Schema Generation

Avro schemas are usually written in json and then compiled into an internal format.

For our first example, we will create a schema for the following case class:

  case class Simple(i: Int, d: Double)

The json version of the schema will look like this (at least when pretty-printed)

{
  "type" : "record",
  "name" : "Simple",
  "namespace" : "tsp.avro.TestSchema",
  "fields" : [ {
    "name" : "i",
    "type" : "int"
  }, {
    "name" : "d",
    "type" : "double"
  } ]
}

The first point to note is that it’s schemas all the way down. A record contains fields that have a type that can be a primitive (int, double, etc.) or another record, or an array or whatever. The schema definition documentation can be found here.

We need to generate json. There are a variety of json libraries for scala out there. The one I’m familiar with is json4s and so that’s what will be used in this code.

The Typeclass

The typeclass is SchemaGenerator

trait SchemaGenerator[A]  {
  def generate: JValue
}

It has a single method generate which produces a Jvalue corresponding to the type of the A. Here’s the generator for Int

  implicit def intAvroSchema: SchemaGenerator[Int] = new SchemaGenerator[Int] {
    override def generate = JString("int")
  }

Note that figuring out what the typeclass should do is one of the critical parts of using magnolia.

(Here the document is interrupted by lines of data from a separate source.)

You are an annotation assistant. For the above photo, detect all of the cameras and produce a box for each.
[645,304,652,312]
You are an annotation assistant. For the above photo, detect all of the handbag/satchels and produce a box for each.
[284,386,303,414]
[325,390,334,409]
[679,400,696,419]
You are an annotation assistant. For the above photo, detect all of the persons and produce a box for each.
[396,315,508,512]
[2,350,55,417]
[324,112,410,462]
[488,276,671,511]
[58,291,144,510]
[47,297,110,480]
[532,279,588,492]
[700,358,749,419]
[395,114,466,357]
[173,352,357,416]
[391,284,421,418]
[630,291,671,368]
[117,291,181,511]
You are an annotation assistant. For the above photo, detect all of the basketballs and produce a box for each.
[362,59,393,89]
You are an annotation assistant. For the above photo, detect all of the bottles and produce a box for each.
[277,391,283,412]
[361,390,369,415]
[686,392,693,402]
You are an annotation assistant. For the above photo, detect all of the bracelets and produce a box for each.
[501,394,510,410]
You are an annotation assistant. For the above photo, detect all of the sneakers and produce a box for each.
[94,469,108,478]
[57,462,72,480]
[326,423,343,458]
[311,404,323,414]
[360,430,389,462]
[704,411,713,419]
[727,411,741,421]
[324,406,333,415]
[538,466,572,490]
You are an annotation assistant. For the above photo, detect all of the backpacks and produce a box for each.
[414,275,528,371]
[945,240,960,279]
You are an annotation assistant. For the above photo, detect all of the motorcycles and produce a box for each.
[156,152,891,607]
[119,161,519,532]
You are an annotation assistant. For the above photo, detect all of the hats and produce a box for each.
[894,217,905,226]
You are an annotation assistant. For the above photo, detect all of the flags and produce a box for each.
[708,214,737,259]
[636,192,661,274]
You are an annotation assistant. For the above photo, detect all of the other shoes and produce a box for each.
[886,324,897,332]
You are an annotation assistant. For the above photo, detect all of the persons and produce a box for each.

In this case it was fairly clear - we wanted the type. The other stuff can be left to the Derivation object.

Magnolia Schema Derivation

I will first list the entire derivation object and then look at the bits individually:

object AvroSchemaDerivation {
  type Typeclass[T] = SchemaGenerator[T]

  def combine[T](ctx: CaseClass[SchemaGenerator, T]): SchemaGenerator[T] = new SchemaGenerator[T] {
    override def generate: JValue = {
      val fields = ctx.parameters.map { param =>
        val res = param.typeclass.generate
        JObject("name" -> JString(param.label),
            "type" -> res)
      }.toList
      JObject(
        "type" -> JString("record"),
        "name" -> JString(ctx.typeName.short),
        "namespace" -> JString(ctx.typeName.owner),
        "fields" -> JArray(fields)
      )
    }
  }

  def dispatch[T](ctx: SealedTrait[SchemaGenerator, T]): SchemaGenerator[T] = new SchemaGenerator[T] {
    override def generate: JValue = {
      val children = ctx.subtypes.map { st =>
        st.typeclass.generate
      }
      JArray(children.toList)
    }
  }

  implicit def avroSchema[T]: SchemaGenerator[T] = macro Magnolia.gen[T]

}

Each Derivation object has 4 essential ingredients.

the Typeclass definition
the combine function
the dispatch function
the implicit call to the macro processing

The Typeclass definition is just a declaration of our typeclass - in this case SchemaGenerator

combine

The combine function creates an automatic typeclass for T. T is a case class (the macro takes care of this part).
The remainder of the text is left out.